Objectives MicroRNAs (miRNA) are small non-coding RNAs that function as post-transcriptional repressors of gene expression. We hypothesised that miRNA regulate gene expression of proinflammatory cytokines in response to monosodium urate (MSU) crystals.

Methods We stimulated human monocytic THP-1 cells with MSU crystals and examined miRNA and proinflammatory cytokine gene expression. The effects of miR-146a overexpression were examined by transfecting THP-1 cells with miR-146a precursor. miR-146a expression was examined in the urate peritonitis model, in peripheral blood mononuclear cells from people with gout and control participants, and in gouty tophus samples.

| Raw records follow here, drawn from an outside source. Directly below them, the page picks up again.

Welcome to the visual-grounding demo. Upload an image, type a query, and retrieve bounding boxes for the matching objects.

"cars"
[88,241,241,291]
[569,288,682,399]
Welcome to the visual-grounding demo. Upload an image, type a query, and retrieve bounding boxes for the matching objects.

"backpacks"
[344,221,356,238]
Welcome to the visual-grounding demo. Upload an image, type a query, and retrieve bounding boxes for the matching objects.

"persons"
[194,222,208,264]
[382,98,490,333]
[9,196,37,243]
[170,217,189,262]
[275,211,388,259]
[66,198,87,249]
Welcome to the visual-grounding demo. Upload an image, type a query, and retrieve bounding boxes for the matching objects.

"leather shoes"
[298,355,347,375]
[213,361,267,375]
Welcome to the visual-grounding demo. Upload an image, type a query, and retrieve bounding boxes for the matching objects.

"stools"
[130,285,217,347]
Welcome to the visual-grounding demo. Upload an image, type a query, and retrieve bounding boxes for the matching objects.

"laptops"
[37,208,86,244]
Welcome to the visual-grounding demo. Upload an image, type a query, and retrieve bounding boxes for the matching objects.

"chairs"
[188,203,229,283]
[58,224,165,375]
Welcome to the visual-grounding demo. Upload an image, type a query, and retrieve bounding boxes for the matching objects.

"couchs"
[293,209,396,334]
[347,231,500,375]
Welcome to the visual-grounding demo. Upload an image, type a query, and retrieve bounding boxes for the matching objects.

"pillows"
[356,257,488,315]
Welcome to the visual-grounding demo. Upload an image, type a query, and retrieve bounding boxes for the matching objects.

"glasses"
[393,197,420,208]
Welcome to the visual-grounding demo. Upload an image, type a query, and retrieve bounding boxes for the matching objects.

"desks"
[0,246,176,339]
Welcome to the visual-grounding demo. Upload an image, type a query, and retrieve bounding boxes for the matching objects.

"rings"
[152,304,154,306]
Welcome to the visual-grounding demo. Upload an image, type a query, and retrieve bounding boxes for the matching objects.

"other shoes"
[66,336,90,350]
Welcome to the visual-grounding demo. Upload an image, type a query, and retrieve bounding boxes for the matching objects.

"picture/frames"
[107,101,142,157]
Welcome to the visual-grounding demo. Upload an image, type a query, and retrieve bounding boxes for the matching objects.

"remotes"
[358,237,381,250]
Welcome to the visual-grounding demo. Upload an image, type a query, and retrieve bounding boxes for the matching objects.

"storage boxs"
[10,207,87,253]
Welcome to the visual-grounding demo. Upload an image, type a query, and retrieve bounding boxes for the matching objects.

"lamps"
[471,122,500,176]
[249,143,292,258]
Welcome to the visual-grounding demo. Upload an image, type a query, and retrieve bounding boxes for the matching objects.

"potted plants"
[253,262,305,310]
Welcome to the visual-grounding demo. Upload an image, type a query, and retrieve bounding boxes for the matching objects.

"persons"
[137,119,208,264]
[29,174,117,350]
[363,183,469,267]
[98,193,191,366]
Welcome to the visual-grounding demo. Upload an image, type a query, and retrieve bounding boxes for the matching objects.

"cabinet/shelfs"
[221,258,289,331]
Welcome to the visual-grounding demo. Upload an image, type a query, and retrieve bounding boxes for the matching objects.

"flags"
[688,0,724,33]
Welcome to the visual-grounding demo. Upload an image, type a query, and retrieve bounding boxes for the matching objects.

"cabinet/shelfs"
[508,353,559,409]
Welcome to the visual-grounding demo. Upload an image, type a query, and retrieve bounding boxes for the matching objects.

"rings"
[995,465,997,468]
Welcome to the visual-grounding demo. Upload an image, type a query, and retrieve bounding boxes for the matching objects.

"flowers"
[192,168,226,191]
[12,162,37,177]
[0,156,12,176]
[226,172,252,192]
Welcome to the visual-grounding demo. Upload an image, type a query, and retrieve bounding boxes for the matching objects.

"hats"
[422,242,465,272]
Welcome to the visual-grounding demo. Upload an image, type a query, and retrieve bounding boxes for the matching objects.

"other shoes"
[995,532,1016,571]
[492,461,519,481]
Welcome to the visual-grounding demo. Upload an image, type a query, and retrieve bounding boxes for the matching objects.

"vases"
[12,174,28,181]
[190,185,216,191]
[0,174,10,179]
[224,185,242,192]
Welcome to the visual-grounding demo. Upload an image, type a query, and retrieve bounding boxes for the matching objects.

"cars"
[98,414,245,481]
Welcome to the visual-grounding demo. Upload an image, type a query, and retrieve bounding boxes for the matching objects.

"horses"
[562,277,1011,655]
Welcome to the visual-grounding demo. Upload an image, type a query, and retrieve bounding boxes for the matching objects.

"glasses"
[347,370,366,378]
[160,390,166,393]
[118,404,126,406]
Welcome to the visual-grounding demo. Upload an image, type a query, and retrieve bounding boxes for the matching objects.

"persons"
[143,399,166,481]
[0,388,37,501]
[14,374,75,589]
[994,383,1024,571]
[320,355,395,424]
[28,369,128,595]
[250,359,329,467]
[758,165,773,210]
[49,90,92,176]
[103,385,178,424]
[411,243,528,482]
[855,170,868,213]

Results MSU crystals increased miR-146a expression in THP-1 cells, but not other miRNA implicated in interleukin (IL)-1β regulation. Overexpression of miR-146a expression reduced MSU crystal-induced IL-1β, tumour necrosis factor-α (TNFα), monocyte chemoattractant protein-1 (MCP-1) and IL-8 gene expression. In the urate peritonitis model, reduced miR-146a expression was observed during the acute inflammatory response to MSU crystal injection. In people with intercritical gout, peripheral blood mononuclear cells expressed significantly higher levels of miR-146a, compared with normouricaemic and hyperuricaemic control participants and those with acute gout flares. Expression of miR-146a was also observed in all tophus samples.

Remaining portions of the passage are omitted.